Sahaf caddesinde neredeyse hiç sokak lambası yoktu ve bizde şuan ay ve yıldızların yardımıyla aydınlanıyorduk. Onun hareketlerini net bir şekilde göremesem de, bir şekilde ne yaptığını tahmin ediyordum.

Ali, sinirle bir hırıltı çıkardı ve sokağın diğer tarafına çevirdi başını. Daha sonra tekrar bana baktı öfkeyle.

"Ne kullandın sen?" diye sorduğunda kaşlarımı çattım. Ne yani, bana hesap mı soracaktı?

Bunun üzerine ben kocaman bir kahkaha attım ama kahkahanın sarsıntısıyla neredeyse yere düşüyordum. Ali, beni dengeleme zahmetinde bulunmaksızın kılını bile kıpırdatmadı. Bu, 2. kez onun kalpsizliğine tanık oluşumdu. Şerefsiz.

Zar zor dengemi bulduktan sonra öfke kıvılcımları saçan gözlerimi, onun çoktan laciverde dönüşen gözlerine diktim. Daha sonra sertçe omzundan ittirdim. O da bir anda gerilese de kısa sürede toparlandı.

"Sana hesap vermek zorunda değilim." diye yarım yamalak konuştum. Bir anda Alinin bu sefer sıcak değil, aksine soğuk eli kolumu sert bir şekilde buldu.

"O geri zekalı barmen çocuktan uyuşturucu mu aldın yoksa?" diye bağırarak sarstı bedenimi. Zaten ayakta zor duran bedenim, az kalsın yer ile buluşacaktı.

Kolumu ani bir hareketle sertçe çektim ve yine sertçe Aliyi ittirdim sarsılarak.

"Sana hesap vermek zorunda değilim dedim anlamıyor musun!? " diye bağırdığımda kaşları çatıldı. Duygusuz herifin tekine dönüşmüştü. Bir anda kötü bir adam olmuştu. Nasıl başarmıştı?

Ali, öfkeyle sakallarını sıvazladı ve hızla kapüşonunu başından çıkardı. Bana öfkeyle bakıyordu ve şuan asla ondan korkmuyordum. Aksine, bu kadar cesurca davranması hoşuma gidiyordu ve karşılıklı atışabiliyorduk.

"Sen niye buraya geldin ki? " diye öfkeyle sordu. Ben, buna çatık kaşlarımla yanıt verdim.

" Sa-na-ne! " diye tane tane söyledim.

" Bir tane de iti takmışsın peşine! " dediğinde bu benim sabrımı taşıran son damla oldu.

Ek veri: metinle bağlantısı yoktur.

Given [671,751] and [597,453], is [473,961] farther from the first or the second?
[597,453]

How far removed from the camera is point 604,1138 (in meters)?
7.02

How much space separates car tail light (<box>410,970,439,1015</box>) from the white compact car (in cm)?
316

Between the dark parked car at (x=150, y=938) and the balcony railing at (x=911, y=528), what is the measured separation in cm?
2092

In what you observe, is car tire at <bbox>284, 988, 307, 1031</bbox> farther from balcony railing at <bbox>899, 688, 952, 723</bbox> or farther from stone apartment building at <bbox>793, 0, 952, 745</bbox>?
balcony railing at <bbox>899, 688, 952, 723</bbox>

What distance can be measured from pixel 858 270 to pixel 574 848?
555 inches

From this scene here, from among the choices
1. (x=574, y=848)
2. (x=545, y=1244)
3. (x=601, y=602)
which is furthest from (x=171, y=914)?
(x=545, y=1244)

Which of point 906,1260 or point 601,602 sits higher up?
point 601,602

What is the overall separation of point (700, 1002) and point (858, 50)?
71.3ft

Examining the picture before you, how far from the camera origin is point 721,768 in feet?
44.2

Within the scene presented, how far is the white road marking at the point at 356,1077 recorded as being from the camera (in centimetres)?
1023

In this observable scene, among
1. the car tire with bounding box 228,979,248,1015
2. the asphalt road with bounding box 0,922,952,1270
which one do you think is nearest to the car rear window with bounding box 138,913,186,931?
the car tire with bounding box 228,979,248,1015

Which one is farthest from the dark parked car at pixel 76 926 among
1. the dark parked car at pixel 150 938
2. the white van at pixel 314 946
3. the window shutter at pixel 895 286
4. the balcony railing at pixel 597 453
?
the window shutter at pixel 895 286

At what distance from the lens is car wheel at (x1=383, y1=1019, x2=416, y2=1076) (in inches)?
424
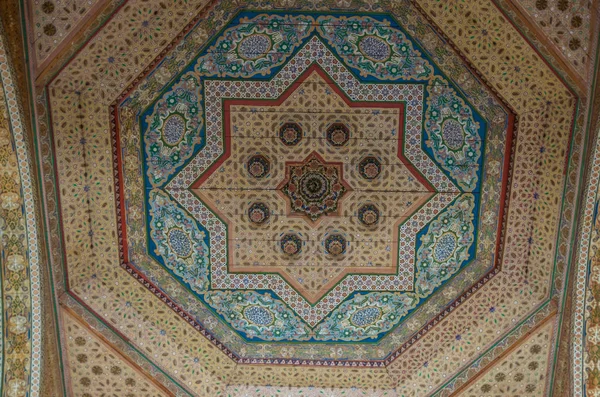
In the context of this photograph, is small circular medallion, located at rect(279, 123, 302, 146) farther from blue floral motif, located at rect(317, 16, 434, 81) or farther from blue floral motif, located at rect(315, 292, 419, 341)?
blue floral motif, located at rect(315, 292, 419, 341)

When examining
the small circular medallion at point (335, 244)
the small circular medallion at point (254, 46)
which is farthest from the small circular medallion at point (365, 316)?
the small circular medallion at point (254, 46)

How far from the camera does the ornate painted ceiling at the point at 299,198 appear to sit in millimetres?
4457

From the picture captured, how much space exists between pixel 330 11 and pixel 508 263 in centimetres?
222

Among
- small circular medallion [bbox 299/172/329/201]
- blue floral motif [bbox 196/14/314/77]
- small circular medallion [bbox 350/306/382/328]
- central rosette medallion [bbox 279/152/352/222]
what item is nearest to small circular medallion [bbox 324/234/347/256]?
central rosette medallion [bbox 279/152/352/222]

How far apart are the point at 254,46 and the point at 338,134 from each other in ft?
2.77

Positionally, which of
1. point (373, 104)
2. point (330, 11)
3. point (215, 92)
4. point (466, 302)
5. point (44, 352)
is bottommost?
point (44, 352)

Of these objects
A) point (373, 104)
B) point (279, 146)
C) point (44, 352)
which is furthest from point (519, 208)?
point (44, 352)

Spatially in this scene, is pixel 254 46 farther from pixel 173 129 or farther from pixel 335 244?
pixel 335 244

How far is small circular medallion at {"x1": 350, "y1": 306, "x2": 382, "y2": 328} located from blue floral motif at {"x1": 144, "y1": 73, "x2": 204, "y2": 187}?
1728 millimetres

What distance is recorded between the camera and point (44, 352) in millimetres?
4789

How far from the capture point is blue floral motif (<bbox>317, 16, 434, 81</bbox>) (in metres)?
Answer: 4.57

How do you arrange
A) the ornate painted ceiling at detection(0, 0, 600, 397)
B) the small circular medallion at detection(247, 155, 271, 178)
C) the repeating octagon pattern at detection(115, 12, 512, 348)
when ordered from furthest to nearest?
Result: the small circular medallion at detection(247, 155, 271, 178) → the repeating octagon pattern at detection(115, 12, 512, 348) → the ornate painted ceiling at detection(0, 0, 600, 397)

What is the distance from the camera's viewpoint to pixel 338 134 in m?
4.88

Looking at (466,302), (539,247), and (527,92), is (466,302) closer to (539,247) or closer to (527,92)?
(539,247)
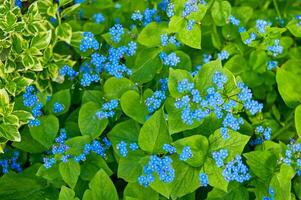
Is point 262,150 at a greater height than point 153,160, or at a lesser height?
lesser

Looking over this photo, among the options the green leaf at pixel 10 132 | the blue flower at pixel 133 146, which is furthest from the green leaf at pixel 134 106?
the green leaf at pixel 10 132

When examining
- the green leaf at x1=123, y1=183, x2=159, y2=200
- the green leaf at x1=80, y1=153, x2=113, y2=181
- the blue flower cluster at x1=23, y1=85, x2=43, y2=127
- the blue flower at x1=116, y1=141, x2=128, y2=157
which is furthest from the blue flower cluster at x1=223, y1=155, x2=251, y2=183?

Aliyi aniden yeniden omzundan ittirince bu sefer iki adım geriledi.

" Sanane be! Sen ne zamandır benim hayatıma karışır oldun? Karışma bana defol git istemiyorum seni! "diye öfkeyle sahaf caddesinde eko yapacak biçimde bağırdım. Ali, çatılmış kaşlarını düz bir hale getirdi.

" Ne halin varsa gör. " dediğinde şaşkınlıkla dudaklarımı araladım. Bu kadar çabuk pes edeceğini düşünmemiştim.

Ben, omuz silkip arkamı döndüm ve yürümeye başladım. Ama kısa süre sonra beynim iyice bulandığı için yere kapaklandım. Bu halime ancak gülünürdü, ve bende aynen kahkaha attım.